O caso lembra aquilo que poderíamos pensar de outro Prêmio Nobel, V. S. Naipaul — para  quem o tema do deslocamento, do não-lugar e do estranhamento foram igualmente inescapáveis. Deliberadamente entonando as palavras como se fosse um colonizador inglês do século XIX, Naipaul produziu uma dissonância inigualável entre sua imagem (Naipaul tinha origem indiana), sua nacionalidade — nascido no Caribe, em Trinidade Tobago — e sua voz1. O que desejo destacar aqui é o fato desses dois sujeitos, cujas trajetórias foram muito distintas, terem encontrado na língua inglesa não apenas sucesso literário (não necessariamente financeiro), mas um lugar onde produzir aquilo que não puderam em outras línguas (tanto Brodsky quanto Naipaul eram versados em outros idiomas; o inglês nunca foi um imperativo). A escolha do inglês como meio de produção de suas literaturas pode estar mais ligada ao caráter imperial que essa língua assumiu no século XX do que à opção subjetiva desses autores. Sobre a ideia de império, por acaso (ou não), ambos escreveram direta e indiretamente durante suas vidas. Enquanto esse não é um estudo comparativo, continuemos aqui com o russo.
 
Numa análise do (na verdade, uma aula universitária sobre o) poema “September 1, 1939”, de W. H. Auden, Brodsky comenta os primeiros versos como uma tentativa de estabelecer um lugar (talvez um entre-lugar) nessas duas formas de língua inglesa (BRODSKY, 1986, p. 304-356). A admiração que Brodsky sentia pelo poeta é explícita no ensaio “To Please a Shadow” (BRODSKY, 1986, p. 357-383). No mesmo ensaio, ele ressalta o desejo daquele de ser uma espécie de Goethe atlântico, onde “Goethe” é menos importante que “atlântico”. Pois, mais importante que o sujeito, segundo Brodsky, é a linguagem e os caminhos para os quais ela carrega o escritor, e consequentemente, carrega a si mesma através do tempo histórico. É a linguagem que oferece ao presente a sua condição temporal, a consciência da existência de um passado materializado em formas arquitetônicas ou poéticas, como em “A Guide to a Renamed City” (BRODSKY, 1986, p. 69-94). E justamente nessa consciência da linguagem enquanto continuidade do passado no presente é onde Brodsky parece ter encontrado W. H. Auden (ao menos, nas suas predileções pela poesia rimada, formalmente tradicional): menor o Eu, maior a linguagem que fala através dos sujeitos.
 
Não nos parece exagero dizer que a admiração sentida por Auden — talvez mais pela coragem de assumir a metamorfose de sua língua materna do que pela sua poesia — faz-se presente na forma como o poeta russo pronuncia as palavras em inglês.

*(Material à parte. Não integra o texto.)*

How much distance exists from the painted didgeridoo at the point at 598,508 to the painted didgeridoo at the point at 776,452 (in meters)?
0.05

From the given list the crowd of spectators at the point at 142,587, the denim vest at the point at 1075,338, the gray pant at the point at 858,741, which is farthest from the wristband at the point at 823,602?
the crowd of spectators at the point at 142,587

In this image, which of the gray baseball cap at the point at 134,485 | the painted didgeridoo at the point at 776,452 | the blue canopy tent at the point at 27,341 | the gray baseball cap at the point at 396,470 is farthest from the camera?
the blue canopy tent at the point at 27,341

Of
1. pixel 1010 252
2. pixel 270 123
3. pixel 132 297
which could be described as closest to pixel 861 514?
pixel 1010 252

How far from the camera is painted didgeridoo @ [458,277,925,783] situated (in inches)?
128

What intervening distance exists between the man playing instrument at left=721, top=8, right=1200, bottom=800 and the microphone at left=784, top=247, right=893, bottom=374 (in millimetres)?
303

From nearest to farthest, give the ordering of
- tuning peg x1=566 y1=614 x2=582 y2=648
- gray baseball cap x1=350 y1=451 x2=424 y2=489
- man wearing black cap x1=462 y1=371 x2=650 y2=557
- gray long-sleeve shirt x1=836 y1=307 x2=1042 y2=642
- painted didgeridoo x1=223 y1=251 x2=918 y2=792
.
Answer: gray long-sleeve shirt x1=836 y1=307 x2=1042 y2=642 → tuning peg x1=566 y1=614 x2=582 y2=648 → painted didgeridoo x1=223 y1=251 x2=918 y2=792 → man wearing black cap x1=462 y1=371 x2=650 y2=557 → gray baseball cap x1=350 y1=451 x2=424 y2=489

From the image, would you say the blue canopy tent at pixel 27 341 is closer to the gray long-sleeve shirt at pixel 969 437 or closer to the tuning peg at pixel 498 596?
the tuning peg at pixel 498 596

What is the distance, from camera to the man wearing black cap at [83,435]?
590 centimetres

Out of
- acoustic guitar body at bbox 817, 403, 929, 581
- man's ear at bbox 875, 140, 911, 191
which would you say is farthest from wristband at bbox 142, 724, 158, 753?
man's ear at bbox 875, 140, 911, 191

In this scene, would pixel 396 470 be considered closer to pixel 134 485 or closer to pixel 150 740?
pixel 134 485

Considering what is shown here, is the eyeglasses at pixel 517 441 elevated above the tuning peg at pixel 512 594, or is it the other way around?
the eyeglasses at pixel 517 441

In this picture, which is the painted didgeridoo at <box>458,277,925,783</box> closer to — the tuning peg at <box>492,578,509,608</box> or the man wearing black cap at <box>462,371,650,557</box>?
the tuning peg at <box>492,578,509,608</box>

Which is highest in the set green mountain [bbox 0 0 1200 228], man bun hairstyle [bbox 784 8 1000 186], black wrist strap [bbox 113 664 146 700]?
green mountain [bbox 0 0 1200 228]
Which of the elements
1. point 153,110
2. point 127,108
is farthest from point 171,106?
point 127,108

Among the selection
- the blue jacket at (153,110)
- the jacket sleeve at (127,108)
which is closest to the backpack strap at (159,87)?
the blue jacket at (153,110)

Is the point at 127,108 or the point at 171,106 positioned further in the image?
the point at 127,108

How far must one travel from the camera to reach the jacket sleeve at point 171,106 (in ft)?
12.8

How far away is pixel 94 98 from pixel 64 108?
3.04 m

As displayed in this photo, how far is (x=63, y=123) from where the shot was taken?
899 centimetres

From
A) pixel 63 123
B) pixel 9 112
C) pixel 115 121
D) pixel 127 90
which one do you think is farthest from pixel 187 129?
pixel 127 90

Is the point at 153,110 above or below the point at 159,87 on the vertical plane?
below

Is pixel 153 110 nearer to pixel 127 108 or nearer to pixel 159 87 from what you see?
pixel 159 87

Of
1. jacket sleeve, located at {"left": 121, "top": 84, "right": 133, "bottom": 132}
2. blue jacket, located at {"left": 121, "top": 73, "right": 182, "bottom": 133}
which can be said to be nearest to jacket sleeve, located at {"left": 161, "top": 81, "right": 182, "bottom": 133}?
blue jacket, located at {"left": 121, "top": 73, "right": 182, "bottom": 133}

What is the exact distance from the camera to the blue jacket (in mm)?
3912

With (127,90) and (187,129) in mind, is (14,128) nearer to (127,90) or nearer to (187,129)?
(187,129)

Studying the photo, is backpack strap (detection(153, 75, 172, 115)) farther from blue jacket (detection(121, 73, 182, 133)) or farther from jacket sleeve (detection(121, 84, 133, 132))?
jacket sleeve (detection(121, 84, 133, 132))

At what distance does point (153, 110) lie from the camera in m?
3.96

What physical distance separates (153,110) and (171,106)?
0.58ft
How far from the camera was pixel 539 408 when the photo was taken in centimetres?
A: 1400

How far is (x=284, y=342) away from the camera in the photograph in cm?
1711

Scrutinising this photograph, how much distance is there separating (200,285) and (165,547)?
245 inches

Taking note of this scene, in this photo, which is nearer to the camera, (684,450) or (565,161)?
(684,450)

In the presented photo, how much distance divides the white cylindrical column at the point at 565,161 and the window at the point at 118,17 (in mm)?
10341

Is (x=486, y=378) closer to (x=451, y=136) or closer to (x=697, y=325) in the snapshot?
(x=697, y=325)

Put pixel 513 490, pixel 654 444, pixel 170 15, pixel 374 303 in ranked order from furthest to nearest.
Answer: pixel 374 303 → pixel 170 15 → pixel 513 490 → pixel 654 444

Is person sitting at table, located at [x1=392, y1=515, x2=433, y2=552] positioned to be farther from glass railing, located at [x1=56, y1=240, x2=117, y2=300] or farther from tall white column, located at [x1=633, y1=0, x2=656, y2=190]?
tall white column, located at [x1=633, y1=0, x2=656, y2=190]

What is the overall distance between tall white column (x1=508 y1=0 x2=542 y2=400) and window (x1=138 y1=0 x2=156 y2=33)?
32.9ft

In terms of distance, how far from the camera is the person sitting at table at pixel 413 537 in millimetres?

Não que o faça de forma consciente, mas o simples fato de ter aceitado a língua inglesa na pronúncia que adotou demonstra a decisão por um duplo caminho: como Sontag anotou (veremos isso a seguir), existia nele o desejo de integrar-se e impor-se na sociedade estadunidense. Esse desejo de falar com o outro (e quem seria mais “o outro” para um russo-soviético do que os estadunidenses durante a Guerra Fria?), impondo-se gentilmente, aceitando-os sem ceder suas referências culturais é justamente o que Brodsky elogia em Auden.
 
É interessante que Brodsky comente elogiosamente um caráter imperial na poesia de Auden. Ele mesmo saído da União Soviética — que, se não podemos chamar de um estado imperial, certamente podemos falar em proporções imperiais e práticas imperialistas em relação aos estados vizinhos —, em seguida tornando-se morador dos Estados Unidos, teve ele mesmo algo como uma “linguagem imperial” na sua poesia.
 
Dois anos depois do falecimento do poeta, Susan Sontag publicou um pequeno ensaio no qual toca nesse ponto: Brodsky teria “permanecido visceral e expressivamente russo”, mas haveria nele também um esforço “de fato generoso” de se adaptar aos americanos, assim como de impor-se a eles. E continua:
 
“Tal adaptabilidade, tal gentileza, pode até ser chamada de cosmopolitismo. Mas o verdadeiro cosmopolitismo é menos uma questão da relação com o lugar do que com o tempo, em especial com o passado (que é, pura e simplesmente, muitíssimo maior que o presente). Isso nada tem em comum com aquela relação sentimental com o passado chamada de nostalgia. Severa com aquele que a adota, trata-se de uma relação que reconhece o passado como fonte de padrões, padrões mais elevados que os oferecidos pelo presente. A pessoa deve escrever não para satisfazer seus contemporâneos mas seus antecessores, afirmou Brodsky muitas vezes” (SONTAG, 2005, p. 424).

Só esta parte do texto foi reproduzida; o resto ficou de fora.